Shachar: For somebody starting out, I would remind them that careers are marathons, not sprints. Sometimes people who are starting out in their careers can put a lot of pressure on themselves to solve what it is that they want to do with their whole life. But thinking about careers as different stages where you’re learning and training and continually refining what it is that you do, and maybe sometimes pivoting, hopefully takes the pressure off the idea that “I need to graduate law school and come up with the one perfect job that I will want to have for the rest of my life.”
Baruch: In my experience you don’t know your path really until you’re looking back at it. But you can choose each stepping stone along the way. It’s great to have a goal or a direction or an area of interest, but so much can change even in five years of your career, so try to be open to the next stepping stone maybe being a little bit to one side or different than you thought, and have some faith in that process working out.
The Practice: As we just finished the first 20 years, when you look back in another 20 years, Glenn, what do you hope to see when you look at Petrie-Flom at 40?

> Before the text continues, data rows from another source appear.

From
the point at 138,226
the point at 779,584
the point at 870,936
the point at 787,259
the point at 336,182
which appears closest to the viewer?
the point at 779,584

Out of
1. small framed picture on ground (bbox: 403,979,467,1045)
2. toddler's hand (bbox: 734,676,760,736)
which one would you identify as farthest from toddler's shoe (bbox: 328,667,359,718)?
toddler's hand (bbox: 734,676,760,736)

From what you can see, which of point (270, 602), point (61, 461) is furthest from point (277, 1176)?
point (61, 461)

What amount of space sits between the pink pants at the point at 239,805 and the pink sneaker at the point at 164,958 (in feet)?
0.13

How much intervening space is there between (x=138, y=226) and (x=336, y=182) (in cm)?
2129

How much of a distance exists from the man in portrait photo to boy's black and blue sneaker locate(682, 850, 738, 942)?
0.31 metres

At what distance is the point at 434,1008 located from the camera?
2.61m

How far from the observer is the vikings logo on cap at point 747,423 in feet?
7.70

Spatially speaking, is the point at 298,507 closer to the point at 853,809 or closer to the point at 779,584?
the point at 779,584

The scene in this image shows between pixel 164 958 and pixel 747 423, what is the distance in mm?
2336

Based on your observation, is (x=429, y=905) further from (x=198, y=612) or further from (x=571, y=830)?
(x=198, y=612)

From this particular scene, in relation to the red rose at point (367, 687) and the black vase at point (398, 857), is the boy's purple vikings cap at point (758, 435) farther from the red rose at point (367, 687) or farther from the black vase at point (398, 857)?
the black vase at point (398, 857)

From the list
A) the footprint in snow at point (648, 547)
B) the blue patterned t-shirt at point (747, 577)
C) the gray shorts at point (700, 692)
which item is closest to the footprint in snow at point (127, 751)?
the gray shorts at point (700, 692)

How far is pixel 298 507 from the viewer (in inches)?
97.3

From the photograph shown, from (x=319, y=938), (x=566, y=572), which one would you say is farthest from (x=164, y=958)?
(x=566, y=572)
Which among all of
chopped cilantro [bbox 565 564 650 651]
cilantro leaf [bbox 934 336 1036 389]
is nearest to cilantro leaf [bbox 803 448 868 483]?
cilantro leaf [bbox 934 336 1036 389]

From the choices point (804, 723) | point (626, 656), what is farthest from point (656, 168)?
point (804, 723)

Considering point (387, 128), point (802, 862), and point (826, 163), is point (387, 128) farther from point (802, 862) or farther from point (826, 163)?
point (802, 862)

Cohen: Continuous excellence, continuous engagement with both the academy and practice. And I expect that whoever succeeds me as a faculty director will do an even better job than I have. I’d be delighted to be surpassed by whoever succeeds me.
I. Glenn Cohen is the James A. Attwood and Leslie Williams Professor of Law, deputy dean, and faculty director of the Petrie-Flom Center for Health Law Policy, Biotechnology, and Bioethics at Harvard Law School.
Carmel Shachar is an assistant clinical professor of law and the faculty director of the Health Law and Policy Clinic at Harvard Law School. She was the executive director of the Petrie-Flom Center from 2017 to 2023.
Susannah Baruch is the executive director of the Petrie-Flom Center. Previously, she led projects in genetics law and reproductive health in Washington, D.C.